May St.Mary’s continue to show the presence of our Lord in Times Square for many, many years. May God bless all the Clergy and Parishioners in your place, Susan Dumbrell
SAINT MARY’S IN CENTRAL PARK . . . The Annual SMV Field Trip to hear the New York Philharmonic in Central Park will be on Friday, July 11. The concert is held on the Great Lawn at 8:00 PM. Grace Bruni is the coordinator for us. She plans to be “by the front-most speaker on the west side, just behind the VIP fence” from 5:00 PM until the concert starts. It’s a potluck picnic. All are welcome. Please email Grace for more information or to let her know you are coming (the latter is helpful but not necessary).

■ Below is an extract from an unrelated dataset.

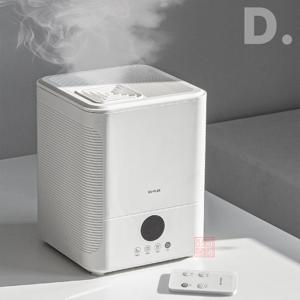 안심살균 가열식 가습기 3.5L 용량 리모컨 기능 상부급수 편리한세척 논스틱 세라믹코팅 탈착식 필터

MUSIC THIS WEEK . . . Shape note hymns are so named because of a style of singing called “shape note singing”, referencing the musical notation which uses note heads in four distinct shapes to aid in sight-reading. The term “Sacred Harp” is often heard in reference to these hymns because the books that most singers use today are called “The Sacred Harp,” the most recent edition being the 1991 Denson edition. The term “sacred harp” refers to the human voice, that is, the musical instrument you were given at birth. Shape note singing is a distinct and uniquely American convention developed to facilitate four-part singing from a variety of people who may or may not have musical training. It is a notably inclusive and democratic means of teaching sight-singing, and the number of well-known hymns that stem from this tradition would surprise most church goers. In 1844, The Sacred Harp was just one of more than 100 hymn books published in the U.S. It has been continuously updated ever since. Its repertoire of over 500 four-part a cappella hymns, odes, and anthems is part of the foundation of our vibrant oral tradition. Foundation, a tune included at Solemn Mass this Sunday, is but one of the familiar hymns that come to us from this tradition, and it is a vibrant set of variation on this tune by Martin M. Gilbert (b. 1941) that we hear as a prelude to the Mass. At the ministration of Holy Communion, Jann Degnan, mezzo-soprano, will sing a setting of another great American classic, Praises to Zion, in a setting by the great Brooklyn native, Aaron Copland (1900-1990). Mark Peterson
REPORT: AIDS WALK 2014 . . . This year, Saint Mary’s AIDS Walk team raised $39,883, which puts us #1 among religious organizations in fundraising and 11th overall—an extraordinary feat. Our team of 14 walkers received donations from more than 250 people. Our generous donors live in states like Arkansas, California, Connecticut, Florida, Idaho, Illinois, Maryland, Massachusetts, Michigan, Missouri, Montana, New Jersey, New York, North Carolina, Ohio, Pennsylvania, South Carolina, Tennessee, Texas, Vermont, Virginia, Washington, Wisconsin and Wyoming. Donations also came in from across the globe, including Belgium, the Netherlands and Canada. Our donors are lay people, priests, nuns and just everyday people who believe in this great cause. Every donation made a difference in getting our team to 11th place this year. The smallest donation made was $2. The largest was from our congregation’s generous giving at Maundy Thursday—$1,280 went to the AIDS Walk from the plate on this day. A big thank you to all who donated and all who walked this year!
OUTREACH . . . We welcome donations of hand sanitizer; granola bars; applesauce, sold in small, plastic cups with peel-off tops; water; peanut butter and crackers; and other small items that can be packed in bags for distribution to those who are homeless . . . We continue to collect non-perishable food items for the Saint Clement’s Food Pantry. Please place your donations in the basket near the ushers’ table on Sunday mornings. You may also make cash donations.